_Texte fourni_
Après le couac de la séance avortée de questions-réponses, le Parlement, qui se met en vacances d’été, tente de terminer sa saison active en beauté. En lançant une guerre préventive contre les visées fiscales de Siniora. En effet, Nabih Berry a réuni les députés en privé pour leur recommander de refuser tout gonflement du chapitre des impôts, et des taxes, dans le projet de budget 2004 qu’ils devront étudier à la rentrée d’octobre. Dans le même sens, le président de la Chambre a publiquement prié le gouvernement de ne pas imposer de nouvelles charges à la population, qui n’en peut plus et ploie déjà sous le fardeau d’une lourde récession. Et de chercher d’autres ressources pour amortir la dette publique ou réduire le déficit budgétaire.
Ce brusque avertissement solennel est assez mal pris par les gouvernementaux. Qui, s’ils ne craignaient en professionnels prudents qu’on ne leur retourne facilement le compliment, parleraient volontiers de démagogie. Ces responsables soulignent, en effet, que Berry avait donné un aperçu de ses conceptions financières en faisant rejeter par son bloc, comme par ses ministres, la décision de tripler le tarif de l’abonnement électrique. De l’obstruction déraisonnable, à leur avis, dans la mesure où le bloc Berry avait déposé, sous le précédent gouvernement, une motion réclamant l’annulation pure et simple des arriérés de quittances antérieures à 1996. Les sources ministérielles soutiennent que le camp berryiste fait tout pour que l’EDL, dont la situation catastrophique est pourtant flagrante, non seulement ne rentre pas dans ses fonds, mais ne puisse pas espérer améliorer ses rentrées. En fait, ce que ces contempteurs laissent entendre à mi-mots, c’est que c’est principalement la clientèle politique régionale connue des berryistes qui profite, depuis des années, de l’électricité sans la payer, l’office se rattrapant un peu sur les régions qui paient, c’est-à-dire sur l’Est. Dans cette optique, le refus berryiste d’une surtarification qui ne concerne pas vraiment son électorat peut être considéré comme un geste à l’égard des pigeonnés. Mais il doit être surtout pris, redisent les ministres cités, comme une attitude populiste. D’autant plus déplorable, concluent-ils, qu’à d’innombrables occasions, ce sont les proches du président de la Chambre qui ont causé des trous dans le budget de l’État.

_Travail demandé_
1. Répondez aux questions suivantes à partir du texte fourni.
(a) À quel moment les députés devront-ils étudier le projet de budget 2004 ?
(b) Quelle décision le bloc Berry et ses ministres ont-ils fait rejeter ?
(c) Qu'exigeait la motion déposée par le bloc Berry sous le précédent gouvernement ?
2. Recopiez à l'identique le passage du texte fourni qui commence par les mots « Après le couac » et se termine par « le déficit budgétaire. ».

_Données_
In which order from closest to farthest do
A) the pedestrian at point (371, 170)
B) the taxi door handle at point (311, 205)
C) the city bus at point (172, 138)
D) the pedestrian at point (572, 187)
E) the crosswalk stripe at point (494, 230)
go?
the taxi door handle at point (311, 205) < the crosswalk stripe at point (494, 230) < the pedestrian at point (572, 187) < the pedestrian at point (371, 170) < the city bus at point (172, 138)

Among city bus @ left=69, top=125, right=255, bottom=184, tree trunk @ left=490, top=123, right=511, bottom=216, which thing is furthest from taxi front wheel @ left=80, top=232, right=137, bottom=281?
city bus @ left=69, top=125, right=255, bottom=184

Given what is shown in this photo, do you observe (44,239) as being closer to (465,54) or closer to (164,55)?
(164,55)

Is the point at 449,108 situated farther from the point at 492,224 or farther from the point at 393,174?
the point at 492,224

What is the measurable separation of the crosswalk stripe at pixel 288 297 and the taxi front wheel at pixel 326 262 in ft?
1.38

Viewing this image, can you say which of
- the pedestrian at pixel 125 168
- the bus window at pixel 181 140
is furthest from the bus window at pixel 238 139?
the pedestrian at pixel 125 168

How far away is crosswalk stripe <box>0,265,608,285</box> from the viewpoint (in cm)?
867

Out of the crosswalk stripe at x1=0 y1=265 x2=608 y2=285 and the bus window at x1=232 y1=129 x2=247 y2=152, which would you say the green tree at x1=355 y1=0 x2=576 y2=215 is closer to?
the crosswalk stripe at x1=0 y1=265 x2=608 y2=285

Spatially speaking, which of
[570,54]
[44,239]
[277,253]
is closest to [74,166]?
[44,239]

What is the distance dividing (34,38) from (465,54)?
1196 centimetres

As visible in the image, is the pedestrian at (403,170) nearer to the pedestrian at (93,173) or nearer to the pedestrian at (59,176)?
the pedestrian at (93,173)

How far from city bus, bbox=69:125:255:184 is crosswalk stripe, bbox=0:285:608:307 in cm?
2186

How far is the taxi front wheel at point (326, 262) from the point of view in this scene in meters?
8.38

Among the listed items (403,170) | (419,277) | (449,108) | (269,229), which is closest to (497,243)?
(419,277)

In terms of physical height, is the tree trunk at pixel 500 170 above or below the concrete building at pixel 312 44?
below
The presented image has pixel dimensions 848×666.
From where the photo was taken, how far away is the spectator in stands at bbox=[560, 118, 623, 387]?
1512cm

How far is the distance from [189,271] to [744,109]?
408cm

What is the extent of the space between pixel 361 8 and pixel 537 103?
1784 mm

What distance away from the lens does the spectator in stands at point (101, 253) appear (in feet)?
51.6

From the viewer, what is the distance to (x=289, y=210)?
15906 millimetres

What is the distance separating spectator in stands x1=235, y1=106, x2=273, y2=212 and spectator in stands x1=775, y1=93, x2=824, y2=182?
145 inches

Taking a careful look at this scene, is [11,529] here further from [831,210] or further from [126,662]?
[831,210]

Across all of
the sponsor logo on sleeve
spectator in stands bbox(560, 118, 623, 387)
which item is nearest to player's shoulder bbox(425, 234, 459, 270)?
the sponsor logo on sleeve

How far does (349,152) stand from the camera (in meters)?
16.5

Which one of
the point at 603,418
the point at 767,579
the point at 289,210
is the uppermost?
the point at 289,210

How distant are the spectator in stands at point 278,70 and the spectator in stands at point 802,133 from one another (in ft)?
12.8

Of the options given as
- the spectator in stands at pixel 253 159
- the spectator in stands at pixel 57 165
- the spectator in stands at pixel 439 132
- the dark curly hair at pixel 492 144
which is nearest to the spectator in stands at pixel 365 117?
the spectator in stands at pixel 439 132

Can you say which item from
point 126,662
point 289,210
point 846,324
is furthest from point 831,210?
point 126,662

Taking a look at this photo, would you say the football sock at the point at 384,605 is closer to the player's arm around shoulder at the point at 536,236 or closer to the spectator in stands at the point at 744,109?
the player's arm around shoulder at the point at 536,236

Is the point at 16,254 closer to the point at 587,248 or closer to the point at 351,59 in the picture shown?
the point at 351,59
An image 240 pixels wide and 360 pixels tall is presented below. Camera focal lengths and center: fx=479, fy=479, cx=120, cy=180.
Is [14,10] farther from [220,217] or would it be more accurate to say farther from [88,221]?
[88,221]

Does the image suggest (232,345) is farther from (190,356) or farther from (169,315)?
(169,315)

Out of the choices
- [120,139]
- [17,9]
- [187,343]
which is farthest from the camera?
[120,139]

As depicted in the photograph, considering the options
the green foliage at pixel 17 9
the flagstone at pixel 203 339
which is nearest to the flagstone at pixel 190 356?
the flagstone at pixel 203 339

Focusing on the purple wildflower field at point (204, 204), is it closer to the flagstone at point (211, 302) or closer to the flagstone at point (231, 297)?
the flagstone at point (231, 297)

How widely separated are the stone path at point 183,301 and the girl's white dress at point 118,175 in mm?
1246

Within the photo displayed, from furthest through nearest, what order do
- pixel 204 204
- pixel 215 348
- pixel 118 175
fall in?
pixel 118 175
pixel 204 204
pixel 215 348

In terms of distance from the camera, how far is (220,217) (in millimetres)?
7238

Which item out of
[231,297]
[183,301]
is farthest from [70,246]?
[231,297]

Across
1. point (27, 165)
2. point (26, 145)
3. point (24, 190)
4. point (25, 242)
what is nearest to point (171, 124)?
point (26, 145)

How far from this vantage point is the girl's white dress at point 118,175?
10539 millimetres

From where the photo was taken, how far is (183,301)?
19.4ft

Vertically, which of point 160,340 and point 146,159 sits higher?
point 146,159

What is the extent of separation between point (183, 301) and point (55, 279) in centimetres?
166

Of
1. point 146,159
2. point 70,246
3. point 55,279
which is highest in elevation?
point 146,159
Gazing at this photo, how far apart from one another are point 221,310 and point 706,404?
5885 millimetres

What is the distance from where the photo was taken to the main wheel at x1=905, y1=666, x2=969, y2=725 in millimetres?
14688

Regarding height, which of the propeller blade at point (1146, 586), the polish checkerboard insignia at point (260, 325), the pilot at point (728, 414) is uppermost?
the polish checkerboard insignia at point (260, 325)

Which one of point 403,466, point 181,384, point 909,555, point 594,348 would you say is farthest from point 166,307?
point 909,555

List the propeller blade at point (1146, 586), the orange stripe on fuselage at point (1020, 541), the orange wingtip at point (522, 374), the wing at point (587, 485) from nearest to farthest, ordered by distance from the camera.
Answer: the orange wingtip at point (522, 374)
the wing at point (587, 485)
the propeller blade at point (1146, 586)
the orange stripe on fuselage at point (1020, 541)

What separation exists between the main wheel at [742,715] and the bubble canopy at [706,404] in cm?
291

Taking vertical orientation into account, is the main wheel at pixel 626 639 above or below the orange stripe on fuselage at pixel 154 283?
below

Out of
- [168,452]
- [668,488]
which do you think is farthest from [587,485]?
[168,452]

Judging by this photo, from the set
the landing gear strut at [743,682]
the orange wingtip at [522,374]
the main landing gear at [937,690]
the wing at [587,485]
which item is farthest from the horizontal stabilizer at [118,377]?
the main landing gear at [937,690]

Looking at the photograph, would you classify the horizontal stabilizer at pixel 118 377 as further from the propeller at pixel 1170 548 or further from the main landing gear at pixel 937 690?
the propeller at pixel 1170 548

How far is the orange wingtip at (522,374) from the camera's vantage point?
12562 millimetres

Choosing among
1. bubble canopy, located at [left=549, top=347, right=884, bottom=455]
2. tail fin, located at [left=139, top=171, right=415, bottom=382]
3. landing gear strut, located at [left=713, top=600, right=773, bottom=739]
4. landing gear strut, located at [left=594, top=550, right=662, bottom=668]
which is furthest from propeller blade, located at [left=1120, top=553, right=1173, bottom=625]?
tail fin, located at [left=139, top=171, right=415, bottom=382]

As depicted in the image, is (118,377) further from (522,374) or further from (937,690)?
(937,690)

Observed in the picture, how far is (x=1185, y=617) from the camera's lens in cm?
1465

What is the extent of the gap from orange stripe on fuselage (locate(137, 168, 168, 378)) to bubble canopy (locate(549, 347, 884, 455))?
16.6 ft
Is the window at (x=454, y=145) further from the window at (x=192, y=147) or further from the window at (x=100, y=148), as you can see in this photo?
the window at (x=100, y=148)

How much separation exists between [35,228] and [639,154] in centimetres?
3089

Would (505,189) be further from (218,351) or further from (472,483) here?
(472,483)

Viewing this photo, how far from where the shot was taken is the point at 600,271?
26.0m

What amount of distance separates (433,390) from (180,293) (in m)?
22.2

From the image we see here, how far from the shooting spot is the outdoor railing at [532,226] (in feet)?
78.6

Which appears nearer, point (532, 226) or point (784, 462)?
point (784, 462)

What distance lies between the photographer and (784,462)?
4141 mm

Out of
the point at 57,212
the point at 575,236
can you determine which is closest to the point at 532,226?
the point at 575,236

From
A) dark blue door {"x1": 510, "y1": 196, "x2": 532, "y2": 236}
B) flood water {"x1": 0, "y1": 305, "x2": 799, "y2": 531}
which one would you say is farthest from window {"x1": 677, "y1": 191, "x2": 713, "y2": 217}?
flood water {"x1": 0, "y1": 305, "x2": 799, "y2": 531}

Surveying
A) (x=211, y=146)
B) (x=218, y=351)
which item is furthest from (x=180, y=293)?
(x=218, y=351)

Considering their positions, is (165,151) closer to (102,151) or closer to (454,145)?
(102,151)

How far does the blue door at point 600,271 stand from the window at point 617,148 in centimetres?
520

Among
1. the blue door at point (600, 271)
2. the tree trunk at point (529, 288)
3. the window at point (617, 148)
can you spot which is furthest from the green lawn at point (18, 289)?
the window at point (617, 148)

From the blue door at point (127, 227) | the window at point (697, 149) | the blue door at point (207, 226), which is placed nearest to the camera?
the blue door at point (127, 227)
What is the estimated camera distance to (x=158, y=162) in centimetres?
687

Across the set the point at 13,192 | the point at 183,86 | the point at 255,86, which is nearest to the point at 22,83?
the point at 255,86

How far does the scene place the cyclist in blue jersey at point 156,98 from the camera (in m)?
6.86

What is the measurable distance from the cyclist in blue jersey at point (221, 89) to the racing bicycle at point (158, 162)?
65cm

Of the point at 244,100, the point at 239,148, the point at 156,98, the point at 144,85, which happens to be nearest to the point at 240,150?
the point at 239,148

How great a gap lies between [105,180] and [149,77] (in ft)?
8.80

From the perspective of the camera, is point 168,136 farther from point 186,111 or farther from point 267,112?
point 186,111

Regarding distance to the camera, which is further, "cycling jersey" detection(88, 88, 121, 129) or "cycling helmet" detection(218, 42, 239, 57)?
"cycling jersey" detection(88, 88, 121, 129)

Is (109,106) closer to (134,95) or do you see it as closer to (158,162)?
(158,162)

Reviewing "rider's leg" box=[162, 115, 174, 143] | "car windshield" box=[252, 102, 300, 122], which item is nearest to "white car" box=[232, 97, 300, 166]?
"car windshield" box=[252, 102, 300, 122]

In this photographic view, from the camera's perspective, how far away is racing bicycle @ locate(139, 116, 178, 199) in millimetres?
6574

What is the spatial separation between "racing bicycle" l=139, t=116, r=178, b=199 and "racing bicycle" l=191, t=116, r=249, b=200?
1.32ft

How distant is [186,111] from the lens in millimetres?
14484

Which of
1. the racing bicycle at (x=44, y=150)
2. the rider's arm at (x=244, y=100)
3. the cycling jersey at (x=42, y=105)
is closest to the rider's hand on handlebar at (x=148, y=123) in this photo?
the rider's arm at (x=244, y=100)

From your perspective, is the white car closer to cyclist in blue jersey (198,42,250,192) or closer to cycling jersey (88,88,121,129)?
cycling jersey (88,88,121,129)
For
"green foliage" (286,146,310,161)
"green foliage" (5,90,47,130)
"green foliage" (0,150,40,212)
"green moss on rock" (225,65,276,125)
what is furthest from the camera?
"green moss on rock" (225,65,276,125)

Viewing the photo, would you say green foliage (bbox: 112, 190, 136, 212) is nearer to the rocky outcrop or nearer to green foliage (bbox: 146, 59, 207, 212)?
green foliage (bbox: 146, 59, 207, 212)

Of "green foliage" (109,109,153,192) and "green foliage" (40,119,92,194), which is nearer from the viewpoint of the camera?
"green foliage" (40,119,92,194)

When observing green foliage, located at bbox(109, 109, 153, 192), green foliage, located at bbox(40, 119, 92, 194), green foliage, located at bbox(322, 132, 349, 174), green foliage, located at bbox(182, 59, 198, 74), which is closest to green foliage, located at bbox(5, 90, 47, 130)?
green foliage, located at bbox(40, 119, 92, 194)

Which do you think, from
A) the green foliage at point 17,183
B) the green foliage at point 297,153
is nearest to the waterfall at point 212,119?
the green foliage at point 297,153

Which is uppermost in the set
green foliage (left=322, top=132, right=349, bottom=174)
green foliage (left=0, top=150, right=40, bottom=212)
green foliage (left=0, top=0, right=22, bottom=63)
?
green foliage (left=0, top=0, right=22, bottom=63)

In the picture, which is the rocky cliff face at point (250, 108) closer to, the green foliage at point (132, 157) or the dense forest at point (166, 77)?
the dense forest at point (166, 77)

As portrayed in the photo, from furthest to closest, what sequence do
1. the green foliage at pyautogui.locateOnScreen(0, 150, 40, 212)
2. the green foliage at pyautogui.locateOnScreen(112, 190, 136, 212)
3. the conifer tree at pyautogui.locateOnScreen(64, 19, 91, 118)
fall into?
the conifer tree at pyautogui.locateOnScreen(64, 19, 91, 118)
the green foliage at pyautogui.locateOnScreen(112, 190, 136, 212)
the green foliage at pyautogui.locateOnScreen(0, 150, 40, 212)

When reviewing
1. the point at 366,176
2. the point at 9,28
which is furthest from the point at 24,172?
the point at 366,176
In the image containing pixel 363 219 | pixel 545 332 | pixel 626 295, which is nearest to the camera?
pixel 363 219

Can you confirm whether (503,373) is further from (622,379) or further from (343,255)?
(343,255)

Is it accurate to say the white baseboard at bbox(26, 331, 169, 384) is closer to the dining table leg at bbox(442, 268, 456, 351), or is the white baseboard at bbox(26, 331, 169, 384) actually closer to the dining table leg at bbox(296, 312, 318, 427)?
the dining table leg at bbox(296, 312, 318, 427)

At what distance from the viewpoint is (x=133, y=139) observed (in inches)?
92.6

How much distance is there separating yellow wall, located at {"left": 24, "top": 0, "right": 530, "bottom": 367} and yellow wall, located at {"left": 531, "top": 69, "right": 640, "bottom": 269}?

_Réponses par tâche_
1.
(a) À la rentrée d'octobre.
(b) La décision de tripler le tarif de l'abonnement électrique.
(c) L'annulation pure et simple des arriérés de quittances antérieures à 1996.

2.
Après le couac de la séance avortée de questions-réponses, le Parlement, qui se met en vacances d’été, tente de terminer sa saison active en beauté. En lançant une guerre préventive contre les visées fiscales de Siniora. En effet, Nabih Berry a réuni les députés en privé pour leur recommander de refuser tout gonflement du chapitre des impôts, et des taxes, dans le projet de budget 2004 qu’ils devront étudier à la rentrée d’octobre. Dans le même sens, le président de la Chambre a publiquement prié le gouvernement de ne pas imposer de nouvelles charges à la population, qui n’en peut plus et ploie déjà sous le fardeau d’une lourde récession. Et de chercher d’autres ressources pour amortir la dette publique ou réduire le déficit budgétaire.